Y-a-t-il un problème de salaires en France ?

Philippe Askenazy : Ce qui est sûr, c'est qu'il y a une question salariale aujourd'hui en France. Cest une question généralisée que l'on retrouve dans la plupart des pays européens. La France n'est pas isolée autour de cette question d'un retour de l'inflation, de ce questionnement sur ces travailleurs de la première ligne et de la valeur "travail", apparu avec la situation post-Covid. C'est en partie exact qu'il y a une politique globale d'achat de l'État qui met en avant les prix les plus bas. C'est vrai au niveau des agents publics, des fonctionnaires, dont il tire les salaires à la baisse. L'État a ainsi confirmé le gel du point d'indice des fonctionnaires alors même qu'on a une inflation qui a très fortement augmenté. C'est ce qui explique en partie la mobilisation des enseignants. Ils ont perdu en termes de pouvoir d'achat environ 15% sur les 20 dernières années, par rapport au secteur privé. Cela va encore s'accentuer en raison d'une politique d'absence de coups de pouce salariaux de la part du gouvernement. Effectivement, l'État a donc plutôt tendance à avoir une stratégie de stagnation des salaires nominaux pour ses agents.
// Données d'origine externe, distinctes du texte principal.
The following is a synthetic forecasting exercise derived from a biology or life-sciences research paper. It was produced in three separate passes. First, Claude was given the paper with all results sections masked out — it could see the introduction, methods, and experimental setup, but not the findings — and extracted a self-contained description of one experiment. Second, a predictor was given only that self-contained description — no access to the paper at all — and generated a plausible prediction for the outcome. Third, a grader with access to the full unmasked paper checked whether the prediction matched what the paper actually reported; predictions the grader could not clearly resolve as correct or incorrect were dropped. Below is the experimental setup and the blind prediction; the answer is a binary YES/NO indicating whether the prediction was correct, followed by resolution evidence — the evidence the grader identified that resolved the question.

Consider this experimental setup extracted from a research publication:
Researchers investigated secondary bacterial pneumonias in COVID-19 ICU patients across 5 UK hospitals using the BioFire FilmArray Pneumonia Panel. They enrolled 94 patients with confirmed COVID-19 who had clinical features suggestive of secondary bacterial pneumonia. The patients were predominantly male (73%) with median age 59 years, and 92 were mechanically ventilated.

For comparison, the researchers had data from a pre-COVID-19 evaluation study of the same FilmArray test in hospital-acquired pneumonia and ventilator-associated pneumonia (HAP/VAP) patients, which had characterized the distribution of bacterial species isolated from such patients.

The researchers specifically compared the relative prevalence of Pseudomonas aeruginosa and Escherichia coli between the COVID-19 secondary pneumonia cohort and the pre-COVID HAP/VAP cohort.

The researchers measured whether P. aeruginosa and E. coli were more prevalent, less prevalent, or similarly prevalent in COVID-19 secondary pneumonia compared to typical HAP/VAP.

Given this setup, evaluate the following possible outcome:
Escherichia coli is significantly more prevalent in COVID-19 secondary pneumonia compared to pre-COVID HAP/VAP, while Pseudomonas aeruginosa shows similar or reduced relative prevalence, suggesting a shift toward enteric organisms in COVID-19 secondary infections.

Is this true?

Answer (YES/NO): NO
Malgré les chèques énergie, les coups de pouce au Smic, etc. il y a quand même une stratégie globale de l'État pour éviter qu'il y ait une dynamique salariale en France aujourd'hui.

Les salaires augmentent-ils déjà dans les secteurs en manque de main-d'œuvre ?

C'est un des mécanismes partiels. On a vu en Grande-Bretagne ou aux États-Unis qu'il y avait une dynamique partielle dans ces secteurs en manque de main-d'œuvre, comme l'hôtellerie et la restauration, mais cette dynamique s'est vite épuisée. Ce que l'on constate, quel que soit le secteur, c'est que l'ensemble des politiques publiques mises en œuvre dans les 40 dernières années pour casser la boucle prix-salaires, font qu'il y a une faiblesse de la capacité de négociation des salariés. Ce qui impose aux gouvernants d'utiliser d'autres types d'outils. Pour parler du cas de la propreté, on constate en Grande-Bretagne que les augmentations du salaire minimum que pratique le gouvernement conservateur, bien au-delà du niveau de l'inflation, se traduisent par des augmentations salariales dans le secteur de la propreté parce que tout le monde est payé au salaire minimum, mais sans destruction d'emplois parce que toutes les entreprises du secteur sont obligées d'augmenter les salaires et de faire payer plus à leurs clients. Il faut toujours nettoyer les locaux, nettoyer un hôpital, etc. Cela transfère donc le prix vers des entreprises qui ont plus de marges de manœuvre financière.

Est-ce à l'État d'agir ?

Lorsque les partenaires sociaux ne sont pas en capacité de négocier parce que l'un est trop faible ou parce qu'on n'arrive pas à trouver des accords, c'est à la puissance publique d'utiliser les outils qu'il a à sa disposition. Ça va être de plus en plus difficile, quel que soit le président ou la présidente élu(e) au mois d'avril, de pouvoir tenir dans une Europe où la plupart des autres gouvernements, qu'ils soient de gauche ou de droite, vont utiliser cet outil du salaire minimum pour redonner un minimum de dynamique salariale dans leur pays.